Start of Raw data

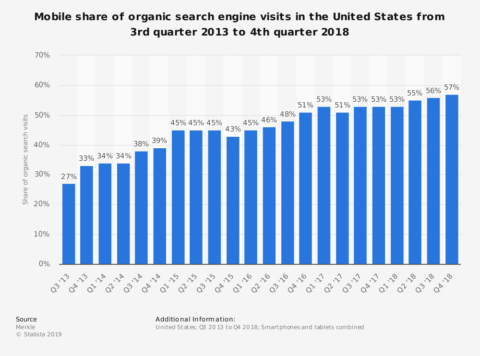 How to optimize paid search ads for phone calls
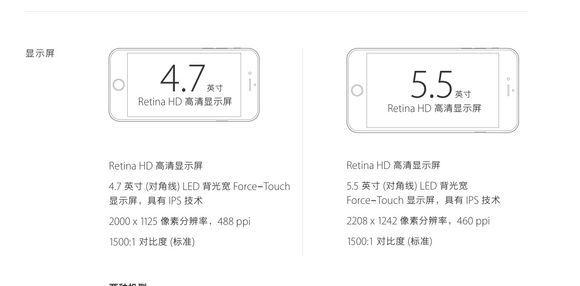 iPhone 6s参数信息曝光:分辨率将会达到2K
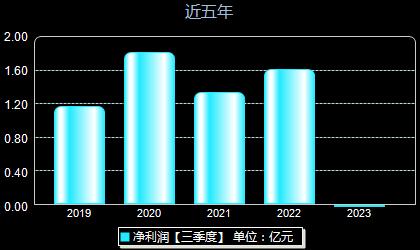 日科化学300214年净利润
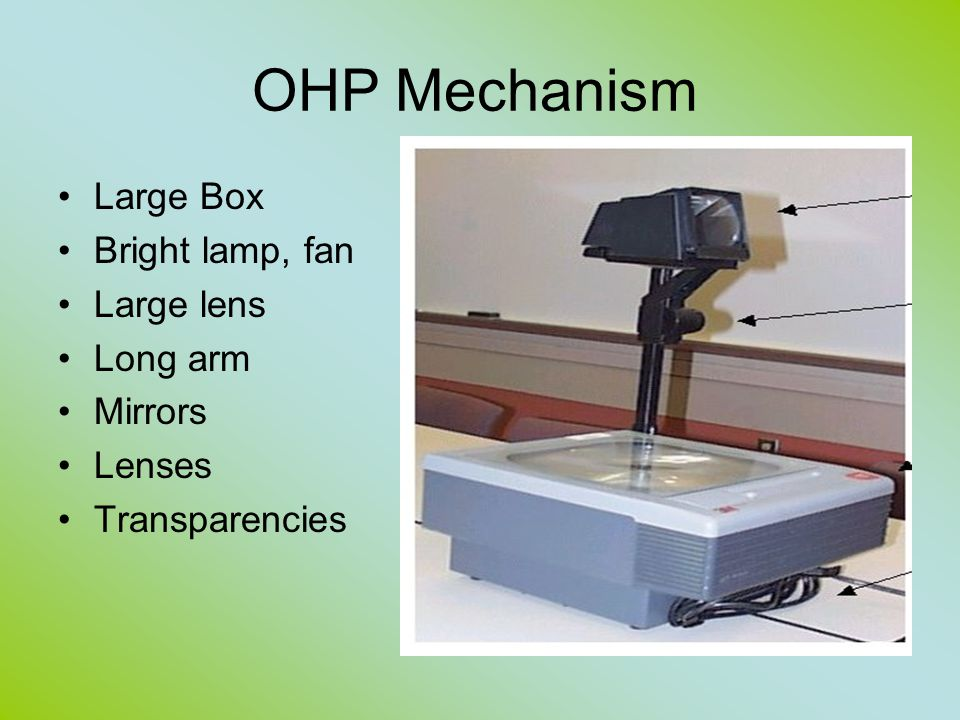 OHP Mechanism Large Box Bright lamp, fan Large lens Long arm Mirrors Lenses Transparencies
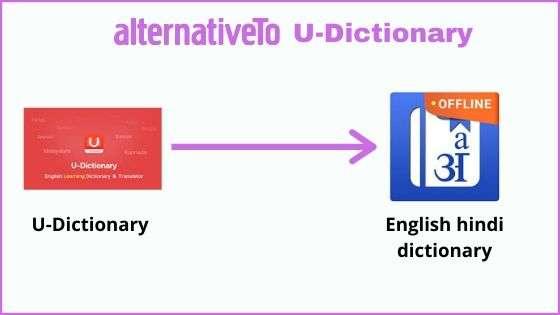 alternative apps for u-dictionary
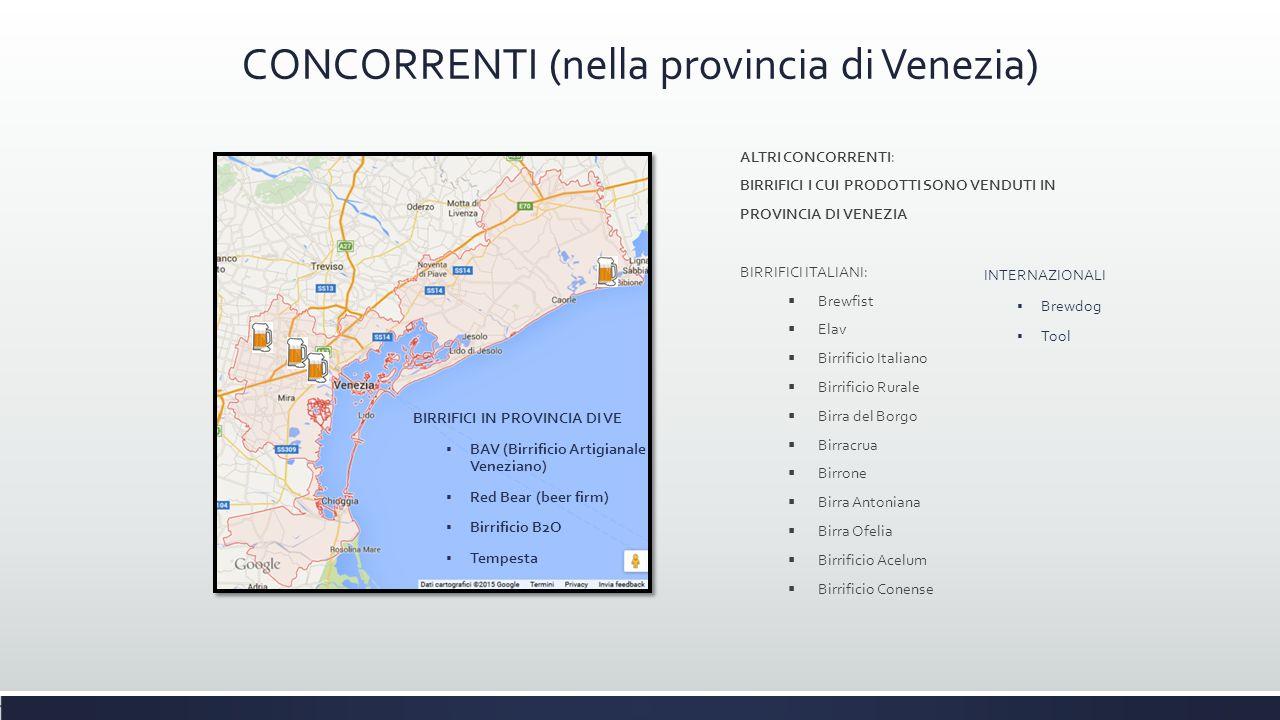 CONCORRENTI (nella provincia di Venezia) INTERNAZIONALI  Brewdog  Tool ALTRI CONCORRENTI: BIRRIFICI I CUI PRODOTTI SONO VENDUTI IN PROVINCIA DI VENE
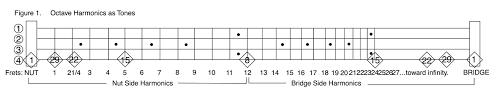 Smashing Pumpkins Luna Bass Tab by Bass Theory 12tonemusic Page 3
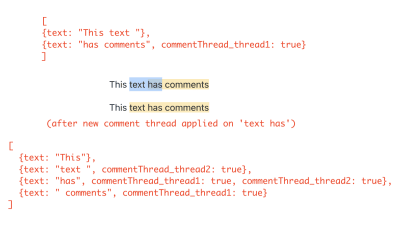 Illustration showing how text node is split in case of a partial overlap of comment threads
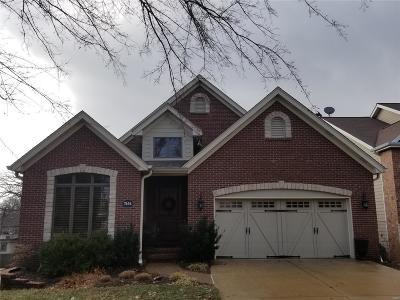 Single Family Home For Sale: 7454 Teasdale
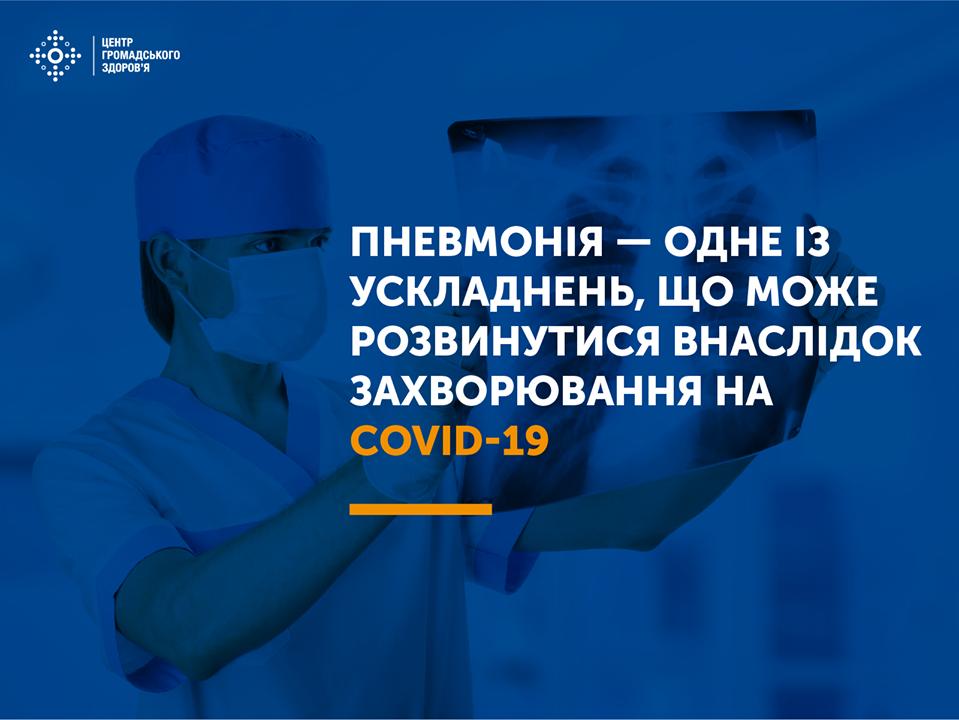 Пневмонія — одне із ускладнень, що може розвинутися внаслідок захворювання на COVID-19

End of Raw data
Start of Raw data

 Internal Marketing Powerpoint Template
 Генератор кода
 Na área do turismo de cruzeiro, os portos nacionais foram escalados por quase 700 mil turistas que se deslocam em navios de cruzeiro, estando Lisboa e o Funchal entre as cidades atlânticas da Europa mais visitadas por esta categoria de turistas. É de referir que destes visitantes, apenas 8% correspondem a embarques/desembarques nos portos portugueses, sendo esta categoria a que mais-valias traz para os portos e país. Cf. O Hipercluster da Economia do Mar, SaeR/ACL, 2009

End of Raw data

▸ **Try it**: Your reply is to repeat, unchanged, the lines above running from the one with "Internal Marketing Powerpoint Template" up to and including the one with "Генератор кода".

▸ **Answer for this exercise**:
 Internal Marketing Powerpoint Template
 Генератор кода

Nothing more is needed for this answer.